It’s a really great song that I think you’d like (in fact you may like her already for all I know.)
Not that it’s the ‘same’ but this post reminded me of a time when my husband was working a low paying general labour job and we couldn’t afford a car so he took the stinky bus for an hour to work to (literally) scrape maggots off of rented dishes, and I stayed at home with 4 kids 3 and under and I remember feeling jealous…or something. What I wouldn’t give for an hour of quiet to and from work. When’s my lunch hour? When’s my coffee break. Of course, selfishly forgetting what he had to put up with, and him wishing he could just come home and hug a daughter or two. You still in my prayers.

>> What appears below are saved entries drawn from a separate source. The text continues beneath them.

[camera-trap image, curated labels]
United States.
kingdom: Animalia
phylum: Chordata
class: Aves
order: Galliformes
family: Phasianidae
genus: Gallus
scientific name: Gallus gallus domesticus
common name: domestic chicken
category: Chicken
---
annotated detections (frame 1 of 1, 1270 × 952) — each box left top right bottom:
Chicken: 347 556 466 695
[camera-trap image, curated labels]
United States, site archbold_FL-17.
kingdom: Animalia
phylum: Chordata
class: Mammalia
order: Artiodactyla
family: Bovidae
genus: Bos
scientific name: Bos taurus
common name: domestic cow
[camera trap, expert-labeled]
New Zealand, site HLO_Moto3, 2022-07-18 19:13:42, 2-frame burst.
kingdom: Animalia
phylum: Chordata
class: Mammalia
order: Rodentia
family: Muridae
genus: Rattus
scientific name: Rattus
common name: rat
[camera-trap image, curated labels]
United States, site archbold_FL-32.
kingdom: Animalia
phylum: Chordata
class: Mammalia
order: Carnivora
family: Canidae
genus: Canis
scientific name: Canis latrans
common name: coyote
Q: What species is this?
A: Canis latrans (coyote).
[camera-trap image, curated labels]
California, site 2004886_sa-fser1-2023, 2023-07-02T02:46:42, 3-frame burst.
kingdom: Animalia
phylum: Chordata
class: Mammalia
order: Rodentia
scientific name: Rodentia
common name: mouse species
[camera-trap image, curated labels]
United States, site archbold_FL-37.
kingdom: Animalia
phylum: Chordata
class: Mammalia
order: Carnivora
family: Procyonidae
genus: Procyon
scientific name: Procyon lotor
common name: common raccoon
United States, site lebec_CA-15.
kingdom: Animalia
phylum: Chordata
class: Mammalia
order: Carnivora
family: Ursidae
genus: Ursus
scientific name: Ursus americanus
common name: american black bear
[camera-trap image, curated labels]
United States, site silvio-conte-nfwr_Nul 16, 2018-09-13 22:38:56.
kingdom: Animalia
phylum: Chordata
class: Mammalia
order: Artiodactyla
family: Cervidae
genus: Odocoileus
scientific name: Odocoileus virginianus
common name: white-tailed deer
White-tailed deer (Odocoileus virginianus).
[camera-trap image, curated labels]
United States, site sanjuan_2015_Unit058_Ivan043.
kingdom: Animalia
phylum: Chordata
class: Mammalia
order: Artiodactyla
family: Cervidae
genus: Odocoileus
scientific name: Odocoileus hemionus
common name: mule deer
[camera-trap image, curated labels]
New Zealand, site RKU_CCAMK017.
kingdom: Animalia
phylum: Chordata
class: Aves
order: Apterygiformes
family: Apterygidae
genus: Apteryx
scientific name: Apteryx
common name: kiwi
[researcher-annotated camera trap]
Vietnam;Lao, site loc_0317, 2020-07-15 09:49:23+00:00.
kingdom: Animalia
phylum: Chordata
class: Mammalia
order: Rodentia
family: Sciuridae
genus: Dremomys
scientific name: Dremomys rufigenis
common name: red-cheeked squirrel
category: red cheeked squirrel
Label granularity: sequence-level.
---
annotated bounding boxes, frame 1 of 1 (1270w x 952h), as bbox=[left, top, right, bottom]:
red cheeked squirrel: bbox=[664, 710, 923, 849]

Thank-you so much for your words of encouragement Barbara. I appreciate them.
Hi Mrs. Pages, I’m so glad to hear that you’re doing a bit better….sorry I haven’t sent anything to you. It has felt like all I could do to blog my stuff. I thot of you today during your workshop. I just realized that I should probably be emailing this, but the internet is exceedingly slow tonight, so this will have to do! I’m feeling like anything I say will come out trite – just know that I’ve been thinking of you.. love you, D.
I love you. I miss you. I wish we had shared this together too. A mistake we will never make again.
And since you gave me that great sunblock, I’m not nearly as tanned as the guy in the photo. Who are you holding hands with????
Oh dear!
I have some explaining, I guess…
Page1 just worried that people might not know I’m joking…
So, in case y’all wondered, I’m joking!